His daughter Flora was not happy.  She was equally quarantined. In her case to her bedroom.

This morning he was sipping Talisker with Mactavish, an old confederate from the restricted list on the breathtaking terrace of his opulent countryside estate, impervious to the feds. His old mate had been smuggled in through the service tunnel built out in the woods His gargantuan marbled terrazzo was covered with protective netting used in celebrity weddings to cloak his activity from prying drones. They chatted productively about rekindling lost opportunities.

His chief concern today was his petulant 16-year-old. She was strong willed and calculating like her late mother whom Ferguson still worshipped. He had never fully recovered from the last time he saw her, floating on the surface of the firth with her throat cut ear to ear, the so-called Glasgow Smile. But while the mother was as sweet as shortbread, young Flora’s personality tended more to the acrid tang of haggis. An acquired taste indeed.   

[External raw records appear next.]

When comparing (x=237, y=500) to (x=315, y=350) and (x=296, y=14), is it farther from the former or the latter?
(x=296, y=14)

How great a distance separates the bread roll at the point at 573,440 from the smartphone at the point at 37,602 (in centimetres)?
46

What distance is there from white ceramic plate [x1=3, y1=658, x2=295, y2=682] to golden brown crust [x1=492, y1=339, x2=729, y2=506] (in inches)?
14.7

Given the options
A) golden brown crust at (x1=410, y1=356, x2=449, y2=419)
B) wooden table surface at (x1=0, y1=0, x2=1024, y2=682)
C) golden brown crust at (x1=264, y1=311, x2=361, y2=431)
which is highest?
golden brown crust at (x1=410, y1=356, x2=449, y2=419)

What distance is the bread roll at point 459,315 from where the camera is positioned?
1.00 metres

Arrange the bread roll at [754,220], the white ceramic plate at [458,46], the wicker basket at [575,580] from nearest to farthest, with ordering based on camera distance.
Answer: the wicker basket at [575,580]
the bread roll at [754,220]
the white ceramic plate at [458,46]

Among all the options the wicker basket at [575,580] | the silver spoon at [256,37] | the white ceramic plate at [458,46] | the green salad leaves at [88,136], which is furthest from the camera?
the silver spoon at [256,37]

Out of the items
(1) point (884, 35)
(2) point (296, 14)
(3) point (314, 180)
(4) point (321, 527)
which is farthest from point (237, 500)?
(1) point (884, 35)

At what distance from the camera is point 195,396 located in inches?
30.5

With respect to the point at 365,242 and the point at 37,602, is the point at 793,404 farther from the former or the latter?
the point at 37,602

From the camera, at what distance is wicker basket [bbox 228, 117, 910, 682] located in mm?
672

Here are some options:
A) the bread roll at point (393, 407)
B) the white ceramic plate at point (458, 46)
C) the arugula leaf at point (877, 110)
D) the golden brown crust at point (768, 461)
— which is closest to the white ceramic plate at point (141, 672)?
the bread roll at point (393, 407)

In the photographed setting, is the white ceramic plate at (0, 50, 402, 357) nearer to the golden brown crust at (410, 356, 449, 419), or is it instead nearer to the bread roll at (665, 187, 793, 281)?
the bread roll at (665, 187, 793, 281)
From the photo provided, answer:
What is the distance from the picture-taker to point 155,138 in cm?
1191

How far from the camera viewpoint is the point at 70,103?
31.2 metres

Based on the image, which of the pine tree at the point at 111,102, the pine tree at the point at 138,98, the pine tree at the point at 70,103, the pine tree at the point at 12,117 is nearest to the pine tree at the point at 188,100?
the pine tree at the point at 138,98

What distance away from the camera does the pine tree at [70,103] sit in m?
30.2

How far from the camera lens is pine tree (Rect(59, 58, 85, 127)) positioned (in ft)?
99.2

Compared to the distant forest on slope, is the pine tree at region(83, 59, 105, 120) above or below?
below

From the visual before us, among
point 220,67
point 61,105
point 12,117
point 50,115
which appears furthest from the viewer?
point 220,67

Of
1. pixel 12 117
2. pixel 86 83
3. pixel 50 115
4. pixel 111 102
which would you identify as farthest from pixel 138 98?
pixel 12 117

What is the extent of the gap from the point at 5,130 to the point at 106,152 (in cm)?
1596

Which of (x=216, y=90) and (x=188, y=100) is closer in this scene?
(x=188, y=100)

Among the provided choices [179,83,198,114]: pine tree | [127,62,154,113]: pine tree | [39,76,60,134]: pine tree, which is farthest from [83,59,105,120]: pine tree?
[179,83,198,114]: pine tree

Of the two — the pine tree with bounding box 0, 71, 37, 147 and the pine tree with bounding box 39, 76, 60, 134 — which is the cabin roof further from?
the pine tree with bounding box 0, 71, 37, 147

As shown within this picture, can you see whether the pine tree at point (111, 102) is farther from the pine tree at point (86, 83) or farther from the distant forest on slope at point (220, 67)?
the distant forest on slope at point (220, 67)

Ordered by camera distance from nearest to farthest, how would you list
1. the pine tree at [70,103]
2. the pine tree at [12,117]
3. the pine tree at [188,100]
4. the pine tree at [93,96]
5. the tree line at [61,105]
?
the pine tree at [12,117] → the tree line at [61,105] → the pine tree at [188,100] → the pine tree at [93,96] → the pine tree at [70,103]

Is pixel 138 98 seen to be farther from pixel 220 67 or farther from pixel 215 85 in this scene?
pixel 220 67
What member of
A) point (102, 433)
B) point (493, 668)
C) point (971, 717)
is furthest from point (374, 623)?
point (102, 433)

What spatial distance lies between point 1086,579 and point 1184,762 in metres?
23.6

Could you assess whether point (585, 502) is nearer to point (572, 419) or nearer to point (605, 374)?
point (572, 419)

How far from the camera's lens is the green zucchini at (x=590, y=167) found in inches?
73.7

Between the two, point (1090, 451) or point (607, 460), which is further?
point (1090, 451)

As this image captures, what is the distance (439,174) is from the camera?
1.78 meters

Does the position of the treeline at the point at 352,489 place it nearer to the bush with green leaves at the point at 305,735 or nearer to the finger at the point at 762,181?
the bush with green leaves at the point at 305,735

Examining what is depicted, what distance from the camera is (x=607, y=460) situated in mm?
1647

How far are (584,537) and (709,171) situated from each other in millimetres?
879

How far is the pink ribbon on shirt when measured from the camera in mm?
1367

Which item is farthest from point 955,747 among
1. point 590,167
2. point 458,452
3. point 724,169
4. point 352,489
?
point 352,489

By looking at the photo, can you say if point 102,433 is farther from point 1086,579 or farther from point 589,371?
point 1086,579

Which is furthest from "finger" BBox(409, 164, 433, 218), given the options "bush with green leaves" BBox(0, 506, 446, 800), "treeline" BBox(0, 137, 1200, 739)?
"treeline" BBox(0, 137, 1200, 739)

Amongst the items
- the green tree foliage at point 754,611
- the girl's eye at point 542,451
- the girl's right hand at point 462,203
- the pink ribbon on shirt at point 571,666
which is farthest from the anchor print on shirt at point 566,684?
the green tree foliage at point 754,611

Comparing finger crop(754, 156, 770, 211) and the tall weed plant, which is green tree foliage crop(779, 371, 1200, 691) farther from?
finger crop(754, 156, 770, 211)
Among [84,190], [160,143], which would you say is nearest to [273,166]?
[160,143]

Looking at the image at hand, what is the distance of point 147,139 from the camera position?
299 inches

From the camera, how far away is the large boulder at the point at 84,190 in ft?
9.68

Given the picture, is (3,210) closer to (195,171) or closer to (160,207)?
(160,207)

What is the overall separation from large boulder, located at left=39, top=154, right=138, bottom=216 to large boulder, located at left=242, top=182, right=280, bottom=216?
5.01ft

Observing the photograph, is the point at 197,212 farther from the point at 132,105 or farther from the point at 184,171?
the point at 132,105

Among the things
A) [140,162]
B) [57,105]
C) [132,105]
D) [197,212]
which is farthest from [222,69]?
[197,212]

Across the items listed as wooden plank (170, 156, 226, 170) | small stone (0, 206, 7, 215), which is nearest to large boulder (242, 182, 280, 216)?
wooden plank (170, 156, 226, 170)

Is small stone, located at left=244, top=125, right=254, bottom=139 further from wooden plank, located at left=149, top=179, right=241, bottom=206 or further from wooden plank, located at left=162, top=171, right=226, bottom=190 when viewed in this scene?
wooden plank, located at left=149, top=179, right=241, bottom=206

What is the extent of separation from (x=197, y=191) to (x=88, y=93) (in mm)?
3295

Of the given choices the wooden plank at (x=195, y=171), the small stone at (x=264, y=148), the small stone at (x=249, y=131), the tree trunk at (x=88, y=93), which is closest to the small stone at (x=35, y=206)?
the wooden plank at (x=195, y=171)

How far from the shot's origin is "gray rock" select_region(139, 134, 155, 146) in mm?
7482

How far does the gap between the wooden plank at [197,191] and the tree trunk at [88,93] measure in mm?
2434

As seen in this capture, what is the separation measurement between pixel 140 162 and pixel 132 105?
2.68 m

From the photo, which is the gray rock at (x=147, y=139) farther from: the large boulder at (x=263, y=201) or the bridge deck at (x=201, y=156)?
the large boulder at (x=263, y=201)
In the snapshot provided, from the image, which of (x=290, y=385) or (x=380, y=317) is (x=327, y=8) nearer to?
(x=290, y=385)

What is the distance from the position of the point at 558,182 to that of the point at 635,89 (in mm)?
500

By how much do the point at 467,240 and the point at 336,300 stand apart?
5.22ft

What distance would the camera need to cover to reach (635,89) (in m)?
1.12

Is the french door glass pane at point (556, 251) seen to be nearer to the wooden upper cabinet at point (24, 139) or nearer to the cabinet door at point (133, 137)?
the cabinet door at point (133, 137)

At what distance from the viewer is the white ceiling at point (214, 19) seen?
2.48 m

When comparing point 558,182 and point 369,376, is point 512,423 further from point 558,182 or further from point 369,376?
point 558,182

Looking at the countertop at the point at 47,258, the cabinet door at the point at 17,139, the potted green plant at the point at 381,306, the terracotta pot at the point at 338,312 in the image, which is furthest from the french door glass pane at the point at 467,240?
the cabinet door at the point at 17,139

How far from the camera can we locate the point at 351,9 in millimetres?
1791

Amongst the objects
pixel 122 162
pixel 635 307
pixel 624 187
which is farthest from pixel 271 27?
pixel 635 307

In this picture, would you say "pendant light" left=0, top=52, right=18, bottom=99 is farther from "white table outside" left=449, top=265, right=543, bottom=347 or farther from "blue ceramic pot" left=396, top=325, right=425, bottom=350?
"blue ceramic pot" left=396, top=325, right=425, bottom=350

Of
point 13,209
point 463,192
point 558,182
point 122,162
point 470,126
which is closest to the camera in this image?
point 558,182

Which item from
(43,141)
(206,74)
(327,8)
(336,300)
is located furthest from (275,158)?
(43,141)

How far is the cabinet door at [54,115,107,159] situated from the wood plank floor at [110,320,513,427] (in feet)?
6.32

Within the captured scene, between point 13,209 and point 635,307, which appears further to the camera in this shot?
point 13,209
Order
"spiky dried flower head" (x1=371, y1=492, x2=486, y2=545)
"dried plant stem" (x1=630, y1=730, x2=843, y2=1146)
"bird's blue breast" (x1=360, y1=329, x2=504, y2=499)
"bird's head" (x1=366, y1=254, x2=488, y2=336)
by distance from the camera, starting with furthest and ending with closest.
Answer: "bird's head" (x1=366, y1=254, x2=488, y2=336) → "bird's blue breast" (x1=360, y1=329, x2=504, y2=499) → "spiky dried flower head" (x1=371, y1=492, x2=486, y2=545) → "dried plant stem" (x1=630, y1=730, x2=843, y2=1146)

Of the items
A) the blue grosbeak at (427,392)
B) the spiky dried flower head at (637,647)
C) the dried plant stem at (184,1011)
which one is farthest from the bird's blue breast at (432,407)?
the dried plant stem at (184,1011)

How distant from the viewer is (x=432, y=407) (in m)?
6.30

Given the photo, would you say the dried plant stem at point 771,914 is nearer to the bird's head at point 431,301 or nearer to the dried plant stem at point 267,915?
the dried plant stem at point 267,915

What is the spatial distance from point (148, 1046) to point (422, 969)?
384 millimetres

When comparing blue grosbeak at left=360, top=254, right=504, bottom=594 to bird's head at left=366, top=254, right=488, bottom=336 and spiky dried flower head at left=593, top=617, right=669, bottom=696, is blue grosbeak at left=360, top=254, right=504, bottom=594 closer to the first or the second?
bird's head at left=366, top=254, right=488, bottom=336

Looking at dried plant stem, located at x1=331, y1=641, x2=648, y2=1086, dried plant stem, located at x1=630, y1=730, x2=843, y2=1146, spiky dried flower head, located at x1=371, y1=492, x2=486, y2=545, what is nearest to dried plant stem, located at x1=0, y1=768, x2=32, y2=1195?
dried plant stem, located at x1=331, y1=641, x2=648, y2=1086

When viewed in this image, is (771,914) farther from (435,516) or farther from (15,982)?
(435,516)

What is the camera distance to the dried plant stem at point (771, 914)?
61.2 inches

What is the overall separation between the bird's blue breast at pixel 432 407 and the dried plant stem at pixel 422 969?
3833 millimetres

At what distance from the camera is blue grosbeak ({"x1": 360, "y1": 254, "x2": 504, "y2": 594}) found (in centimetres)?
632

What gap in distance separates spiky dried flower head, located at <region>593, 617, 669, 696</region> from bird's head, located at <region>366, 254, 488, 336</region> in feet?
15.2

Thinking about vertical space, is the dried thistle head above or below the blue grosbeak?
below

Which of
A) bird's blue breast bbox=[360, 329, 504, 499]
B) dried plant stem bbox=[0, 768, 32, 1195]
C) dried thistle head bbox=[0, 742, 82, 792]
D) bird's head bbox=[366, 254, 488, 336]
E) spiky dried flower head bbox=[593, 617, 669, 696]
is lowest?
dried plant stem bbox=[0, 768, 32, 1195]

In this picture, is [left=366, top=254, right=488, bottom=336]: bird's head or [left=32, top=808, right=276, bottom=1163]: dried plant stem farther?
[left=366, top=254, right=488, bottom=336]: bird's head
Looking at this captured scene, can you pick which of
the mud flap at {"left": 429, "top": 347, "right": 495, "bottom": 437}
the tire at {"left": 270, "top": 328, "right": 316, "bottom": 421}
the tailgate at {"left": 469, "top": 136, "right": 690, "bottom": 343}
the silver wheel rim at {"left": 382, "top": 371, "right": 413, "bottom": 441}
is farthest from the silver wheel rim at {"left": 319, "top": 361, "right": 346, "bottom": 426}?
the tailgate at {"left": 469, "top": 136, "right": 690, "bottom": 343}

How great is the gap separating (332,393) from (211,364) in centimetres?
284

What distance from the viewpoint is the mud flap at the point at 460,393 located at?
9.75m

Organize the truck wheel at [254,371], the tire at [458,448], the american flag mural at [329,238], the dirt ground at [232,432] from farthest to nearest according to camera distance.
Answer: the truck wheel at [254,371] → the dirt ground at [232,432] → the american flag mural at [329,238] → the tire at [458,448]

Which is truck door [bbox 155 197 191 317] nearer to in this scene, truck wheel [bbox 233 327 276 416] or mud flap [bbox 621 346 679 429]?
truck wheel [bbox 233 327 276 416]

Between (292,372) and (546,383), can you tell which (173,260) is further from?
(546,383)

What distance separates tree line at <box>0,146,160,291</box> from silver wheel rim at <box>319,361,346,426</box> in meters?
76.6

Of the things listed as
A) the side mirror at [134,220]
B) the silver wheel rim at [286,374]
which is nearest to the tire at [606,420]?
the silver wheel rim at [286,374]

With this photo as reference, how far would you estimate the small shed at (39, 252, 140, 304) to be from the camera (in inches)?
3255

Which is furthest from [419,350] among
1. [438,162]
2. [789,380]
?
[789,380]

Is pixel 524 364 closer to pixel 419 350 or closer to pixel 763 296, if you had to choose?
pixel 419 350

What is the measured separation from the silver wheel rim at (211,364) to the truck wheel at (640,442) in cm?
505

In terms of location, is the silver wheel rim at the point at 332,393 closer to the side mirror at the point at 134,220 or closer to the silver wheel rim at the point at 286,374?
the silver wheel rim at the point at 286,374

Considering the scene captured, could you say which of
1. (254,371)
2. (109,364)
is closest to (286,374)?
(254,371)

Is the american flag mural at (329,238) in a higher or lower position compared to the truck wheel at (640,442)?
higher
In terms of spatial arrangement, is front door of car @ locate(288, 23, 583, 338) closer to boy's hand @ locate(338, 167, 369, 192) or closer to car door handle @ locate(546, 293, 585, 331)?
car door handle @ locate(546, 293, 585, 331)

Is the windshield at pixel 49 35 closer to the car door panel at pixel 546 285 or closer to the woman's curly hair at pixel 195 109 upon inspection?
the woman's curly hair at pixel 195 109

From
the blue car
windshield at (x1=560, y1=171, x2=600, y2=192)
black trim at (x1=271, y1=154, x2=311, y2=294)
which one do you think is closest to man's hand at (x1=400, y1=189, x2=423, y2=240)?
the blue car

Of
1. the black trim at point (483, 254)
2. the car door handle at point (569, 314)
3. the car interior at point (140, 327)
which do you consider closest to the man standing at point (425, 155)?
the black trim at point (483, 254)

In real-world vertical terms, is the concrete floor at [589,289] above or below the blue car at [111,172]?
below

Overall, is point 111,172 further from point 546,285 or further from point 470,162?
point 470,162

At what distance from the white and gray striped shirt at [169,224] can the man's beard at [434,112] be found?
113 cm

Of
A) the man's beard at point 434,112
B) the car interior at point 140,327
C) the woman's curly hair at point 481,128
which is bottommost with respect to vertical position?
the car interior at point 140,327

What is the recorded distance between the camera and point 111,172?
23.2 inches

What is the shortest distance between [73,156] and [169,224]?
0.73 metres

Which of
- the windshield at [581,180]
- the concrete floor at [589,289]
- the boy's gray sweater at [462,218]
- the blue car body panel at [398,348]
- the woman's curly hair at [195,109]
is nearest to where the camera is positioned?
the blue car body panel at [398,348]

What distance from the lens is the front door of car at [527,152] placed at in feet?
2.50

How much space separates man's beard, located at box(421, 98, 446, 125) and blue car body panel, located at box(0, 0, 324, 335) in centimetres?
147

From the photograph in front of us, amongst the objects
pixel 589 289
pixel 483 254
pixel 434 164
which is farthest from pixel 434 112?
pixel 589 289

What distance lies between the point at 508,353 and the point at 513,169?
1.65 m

Today as usual the lass was hoping to use the cavernous back yard for whatever the hell she did all day; she called it content creation. And as was the norm she was banished to her quarters for the duration of her father’s meeting.

“You don’t respect my career,” she shrieked.

“Well, when you’re right you’re right,” thought Fergus.

But no ordinary room it was. A huge second story studio with floor to ceiling glass overlooking her dad’s spectacular veranda. With a large airy balcony of its own looking down on the old man’s rendezvous.

He spoiled her but he felt he owed it to her mom to try to instill some discipline. Hence the insistence she do her filming elsewhere. And his fruitless entreaties that she wear more than a micro kilt and plaid sports bra in her broadcasts.  

Flora stormed away to her glass penthouse prison and began her daily output from her own plaza in the sky. She held her phone aloft on a selfie stick for the best vantage point for a battery of undulating candids. Then, from a roof-mounted camera, she used remote control to shoot live video of her gyrations from the high angle she deemed most flattering as she arched her back against the burnished aluminum railing.

Not far away in Quantico things began to unravel for the Scotsman. “I’ve got to show you something, chief,” said Umeka Barnes, the ambitious new analyst straight out of UVa pointing to her desktop screen. “We’ve had a lot of chatter about MacTurk’s getting back in the game. We’ve tailed a few known priors heading his way but once they turn off the interstate into the forest, we lose them. Aerial surveillance shows nothing. I’ve been monitoring his socials. He mostly tweets about soccer.  More importantly, though, I’ve been cyberstalking his talentless daughter.”

She zoomed in on an inane Tik Tok showing a writhing post-pubescent in tartan spandex.

“What am I supposed to be getting from this, other than a talking to from HR?” asked her boss.

“Look closer,” said Barnes zooming in again.

And there they were. In the background. At the top of the screen. Behind the influencer. Upstage from the diva. Fergus and his verboten friend sitting and chatting on the open courtyard below as big as life. Next stop, gray-bar hotel. Talk about Scotch on the rocks, the great MacTurk was being put on ice for good.

 In the back seat of the Crown Vic, after the agent showed Fergus on his phone the sixty second dance clip that had done him in, MacTurk could only think he should have been less concerned with her outfit and more focused on her field of view. If only he had just let her have her way and moved his sit-down indoors. In the end taming rival gangs and keeping the law at bay was child’s play next to guessing when to give in to a teenager.

Back in Quantico, Barnes’s phone pinged.

“Did it come out clear enough for you?” asked young Ms. MacTurk, lounging with her feet up, finally on the main ground level concourse, surveying the manor that was now truly and properly all hers.  


Bio: Scott MacLeod is a father of two who writes from Oviedo, Florida. His work has appeared in Gumshoe Review and Short-Story.me.